IV.v. Ophelia's Madness - Hamlet 2000

Hamlet 2000 uses heavy cuts to ramp the scene's momentum up, focusing on Ophelia's disruptive influence at "court". The scene is set on an interior balcony overlooking a central atrium. On several levels, there appears to be a company function going on, some cocktail party attended by shareholders perhaps. Ophelia seeks the Queen, going round and round the concentric balconies, an image of her own mind spinning out of control. She finds Gertrude laughing, drink in hand, and seemingly untouched by the feeling expressed by her speech, done in voice-over. This is the face she shows the shareholders, a brave front to keep confidence in the company up, which makes Ophelia's intervention all the more destructive. She stumbles into guests and Gertrude naturally tries to smile over the incident and lead the girl away. With this more sinister Queen, it becomes possible for the song "How should I your true love know / From another one?" to be directed at her, the mother-in-law who has apparently spurned her and spurned her own son. One of Ophelia's transgressions is to question the love Gertrude bears her son (which she let the King exile), and her loyalty to Polonius' family (who died while theoretically under the Queen's protection).

The King walks in with a bodyguard in tow and Ophelia gets more and more agitated. Not feeling like they're listening to her, she screams "Pray mark". Gertrude turns to the King for help, her smiles still trying to cover for the girl's antics. "When they ask you what it means", she tells the royals to convey not the original song, but an incredible scream that startles the guests (pictured above). The film translates her trauma differently than the play does, cutting out most of the "nonsense songs", replacing them with moments such as this, which we might call "nonsense sounds". What we lose in poetry we gain in visceral immediacy.

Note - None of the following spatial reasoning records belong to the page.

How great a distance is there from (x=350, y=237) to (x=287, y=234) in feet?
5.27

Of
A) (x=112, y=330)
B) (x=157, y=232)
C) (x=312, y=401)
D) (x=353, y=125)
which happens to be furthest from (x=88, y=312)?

The rest of Ophelia's performance, including the warning about her brother, is given while being dragged away by the bodyguard, again keeping things moving. The scene's rather surprising punchline is that Laertes comes out of nowhere before the King can utter more than one line of the final speech, grabbing him by the throat. Ophelia's appearance was but the first volley in this "rebellion", played rather more personally in this version of the play, as we'll discuss when we tackle the next scene.

Saturday, July 6, 2013

IV.v. Ophelia's Madness - Kline '90

Diane Venora has such a deep voice, it's hard to see her as anything but an adult version of Ophelia, but perhaps that's why her descent into madness as a kind of intermittent return to childhood, works. She's a woman acting like a little girl, dancing, clapping, singing and giggling in her night gown. It's a complex, mercurial, if sometimes over the top performance, with some interesting elements of mise en scène. First and foremost is her lack of animosity towards the royals. By removing the early sequence in which Gertrude doesn't want to see her, Kline makes the Queen more sympathetic, and Ophelia runs to her arms as if a mother. She puts on a brave face when the King arrives, but won't have anyone speak of her father's death. If there is a dark side to their relationship, it may be apprehended during the song about the two lovers. She plays director to the story, puts the King's hand into the Queen's and indicates how he's the boy in the story, and she the girl. Is she inferring something about the royal couple? That perhaps they'd been having an affair before Hamlet Sr.'s death? Or is it more likely she's throwing up a mirror for a future Hamlet & Ophelia that will now never come to pass?

Venora really presents two Ophelias. The child who dreams of being Queen, who sees imaginary ladies-in-waiting (in lines which, on the stage, might well be directed at audience members), sings and dances and passes notes (what is the significance of the crumpled piece of paper she gives Gertrude? An old love letter? Is this a corruption of the scene in which Polonius reads on to the royals?). The other Ophelia is the traumatized, grieving daughter who scratches at the floorboards (where the audience knows ghosts live), rhymes rather than sings, moans and beats her chest. They don't co-exist. When she moves from orphan to child at one point, she realizes her face is wet with tears and starts wiping it, as puzzled as she is ashamed. Ophelia is out of joint.